The paper introduces several variants of the Llama Transformer model—Frozen-QK, Frozen-MLP, and MixiT—each altering different aspects of the trainable components to isolate their contributions to sequence modeling tasks.
Figure 1: Variants of the Llama Transformer model that we paper.
Frozen-QK Model
This variant retains the typical transformer structure but with fixed query and key weights. Despite the fixed attention components, Frozen-QK forms induction heads and achieves competitive performance on tasks that require contextual reasoning, such as language modeling.
Frozen-MLP and MixiT Models
Frozen-MLP freezes the weights of the MLP layers within the transformer, and MixiT employs random static attention scores that are input-independent post-initialization. MixiT reveals that even completely randomized attention can support a wide range of tasks by leveraging the learned token embeddings and MLP blocks.
Analytical Results and Theoretical Insights
Expressivity and Capability
Despite the static nature of its attention weights, Frozen-QK can approximate a wide variety of sequence-level functions, suggesting the robustness of transformers in forming specialized computational circuits without adaptive attention patterns.
Covariance and Stability
The paper provides an analysis of covariance in hidden representations, indicating the stability of signal propagation in MixiT despite its random attention configuration due to its variance-preserving normalization.

Figure 2: Grad norm.
Experimental Findings
Surprisingly, Frozen-QK closely matches the standard transformer in language modeling tasks, as measured by log perplexity scores. Despite randomized attention weights, it effectively forms induction heads, fundamental for context-dependent reasoning in LLMs.

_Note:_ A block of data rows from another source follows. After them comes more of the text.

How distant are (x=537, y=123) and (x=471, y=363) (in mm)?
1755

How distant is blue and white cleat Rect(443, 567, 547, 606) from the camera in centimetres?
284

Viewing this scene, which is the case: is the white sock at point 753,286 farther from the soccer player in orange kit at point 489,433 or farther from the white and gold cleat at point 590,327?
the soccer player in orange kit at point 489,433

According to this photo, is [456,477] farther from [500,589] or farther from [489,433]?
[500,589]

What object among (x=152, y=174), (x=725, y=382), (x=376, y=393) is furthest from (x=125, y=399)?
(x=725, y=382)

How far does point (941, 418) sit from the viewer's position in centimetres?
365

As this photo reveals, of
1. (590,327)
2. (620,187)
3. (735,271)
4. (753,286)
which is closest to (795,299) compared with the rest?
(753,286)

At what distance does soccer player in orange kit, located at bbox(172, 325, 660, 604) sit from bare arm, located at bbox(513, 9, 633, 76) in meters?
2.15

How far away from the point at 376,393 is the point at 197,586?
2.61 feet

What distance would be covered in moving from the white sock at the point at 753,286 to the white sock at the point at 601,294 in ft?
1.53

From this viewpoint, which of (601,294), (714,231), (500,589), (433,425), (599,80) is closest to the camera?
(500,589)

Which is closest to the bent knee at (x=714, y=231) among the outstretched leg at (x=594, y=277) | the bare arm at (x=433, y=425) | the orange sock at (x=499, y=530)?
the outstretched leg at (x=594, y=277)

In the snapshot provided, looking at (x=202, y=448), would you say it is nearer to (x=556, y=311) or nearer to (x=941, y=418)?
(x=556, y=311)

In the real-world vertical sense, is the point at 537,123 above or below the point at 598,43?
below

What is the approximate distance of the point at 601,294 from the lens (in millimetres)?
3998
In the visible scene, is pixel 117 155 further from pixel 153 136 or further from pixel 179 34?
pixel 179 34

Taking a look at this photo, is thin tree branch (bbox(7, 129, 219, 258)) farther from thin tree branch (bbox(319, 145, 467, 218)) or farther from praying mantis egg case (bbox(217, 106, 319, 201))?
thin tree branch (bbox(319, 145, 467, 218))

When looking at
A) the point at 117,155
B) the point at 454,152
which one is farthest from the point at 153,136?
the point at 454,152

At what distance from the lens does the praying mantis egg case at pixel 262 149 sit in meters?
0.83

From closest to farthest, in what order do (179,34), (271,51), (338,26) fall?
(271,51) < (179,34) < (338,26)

Algorithmic Task Competence
MixiT demonstrates high proficiency in algorithmic tasks such as modular addition and parentheses balancing, suggesting that learned attention scores are not imperative for basic computation and memorization tasks.
Memorization and Collaboration of Components
Attention and MLPs contribute together to memorization capabilities. Frozen-MLP underperforms compared to other configurations, highlighting the collaborative role of trainable attention in enhancing memorization beyond mere parameter count increases.
Model Training Considerations
The paper outlines optimized hyperparameter configurations for each model variant across different tasks, revealing critical differences in training dynamics and throughput improvements, particularly when training time is a constraint.
Discussion on Implications
The research underscores the potential of non-trainable components in transformer architectures, pointing towards efficient architectural designs with reduced computational overhead. These findings advocate for reconsidering the necessity of adaptive attention in transformers for specific tasks.
Figure 3: The Frozen-QK model can solve the retrieval task by forming an induction head. In the first head, each token attends to the previous one; in particular, the query token 83 is attended by 256. In the head of the second layer, the correct token 256 is retrieved.
Conclusion
This investigation demonstrates the surprising capability of random and frozen components in transformer models to perform sequence modeling tasks, questioning traditional beliefs about the indispensability of trainable attention mechanisms. Future work could explore the extension of these findings to more complex reasoning tasks and the implications for designing efficient transformer architectures.
These insights could drive innovative directions in transformer research, focusing on simplifying components while maintaining robust performance in sequence modeling applications.